It’s been a while since we’ve checked in with the 2010 Giants. From Aubrey Huff‘s rally thong to Freddy Sanchez‘s rally ghost, here are another five players who made their mark on this band of misfits.
Defining moment for Huff in 2010: Waving a red rally thong, procured Zoolander-style, in front of thousands at Civic Center for the Giants World Series parade.
Defining moment for Huff in 2012: Bashing his knee while leaping over the dugout railing to celebrate Matt Cain‘s perfecto, earning him a lengthy stay on the disabled list.
Of course, this isn’t the extent of Huff’s contributions, either in 2010 or 2012. In the Giants’ first championship season, he batted .290/.385/.590 with an .891 OPS and 26 home runs in 668 PA. His bWAR peaked at 5.5, the highest in his major league career to date. He finished the year with 15 hits and 8 RBI in the Giants’ postseason run–and seventh place in MVP voting.
Since then, he’s fallen to a .192/.326/.282 batting line in 2012, with a 77 OPS and a single home run in 95 PA. Along the way, he’s suffered several trips to the DL, developed a penchant for grounding into double plays, and endured the teasing of his teammates on a few failed attempts to play left field. During the Giants’ recent playoff run, Huff made 10 appearances and collected a single hit in as many PA. Today he’s perusing the free agent market for the first time since 2009, though no teams have expressed interest so far.
Following his first full major league season, Ishikawa settled into a backup role in 2010. Over 116 games, he made just 25 starts, picking up 42 hits, 13 walks, and 22 RBI in 173 PA as a pinch-hitter and occasional first baseman. His most notable contribution arrived in the World Series opener, when he pinch-hit for Javier Lopez and nabbed an RBI double in the Giants’ 11-7 drubbing over the Rangers.
After the Giants clinched the Series, first base became the shared territory of Aubrey Huff and Brandon Belt. Ishikawa was relegated to the minors, and signed a one-year deal with Milwaukee where he split time between first base and right field, batting .257/.329/.426 in 174 PA. This winter, he accepted a minor league contract and spring training invite from the Baltimore Orioles.
There are two distinct impressions I have from Renteria’s 2010 season with the Giants. In the first, he poses for the camera while receiving the World Series MVP award in a champagne-soaked clubhouse. In the second, he rejects the Giants’ one-year offer for 2011, complaining of being under-valued and opting to finish his career in Cincinnati.
His impact on the club was undeniable in 2010, most notably once San Francisco reached the postseason, receiving his moment in the spotlight with a series-winning, championship-clinching home run off Texas’ Cliff Lee in Game 5.

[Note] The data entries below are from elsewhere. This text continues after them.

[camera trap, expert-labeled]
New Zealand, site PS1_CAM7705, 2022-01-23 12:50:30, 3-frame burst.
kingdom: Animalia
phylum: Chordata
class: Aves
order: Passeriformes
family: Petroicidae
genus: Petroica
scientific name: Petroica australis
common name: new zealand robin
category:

Following his split from the Giants, Edgar accepted a utility role with the Reds and completed his major league time with 96 games, a .251 batting average, and 5 home runs.
Here’s a name that might be a little less familiar. Rohlinger spent the entirety of his major league career with the Giants, but managed just 12 games in 2010 and 46 games from 2008-2011. He contributed 3 hits and a lone RBI to the Giants in 18 PA during their championship year, and saw just one plate appearance as a pinch-hitter in May 2011. Ryan is currently a free agent.
The details are fuzzy now, but there is a priceless moment in the 2010 postseason when Freddy Sanchez emerges from the dugout to watch a home run. Perhaps it is Juan Uribe‘s game-winning homer in the Championship Series, or one of Cody Ross‘s five postseason dingers, but his expression is one of complete and total awe. During the World Series, he had jaw-dropping moments of his own—most memorably when hitting three doubles in his first three at-bats. Throughout the 2010 season, he propelled the team to their division win, batting .292/.324/.397 with a .739 OPS in 479 PA.
The final season of his career was a harsh letdown from the highs of a World Series championship. Not two weeks after Buster Posey‘s catastrophic collision with Scott Cousins, Sanchez dislocated his shoulder and ended up missing the remainder of the season. He was projected to return in 2012, but forced to sit out after back surgery and a handful of minor league performances.
There is another image of Freddy that will remained burned in Giants fans’ minds. In the middle of last year’s postseason run, the shadow of Freddy’s ghost lurked in the dugout, inspiring an all-too-brief #RallyFreddySanchezGhost movement and spurring the team on to victory. Although he has since been released into the free agent pool, it is this memory of him that will stand out from his post-2010 performances.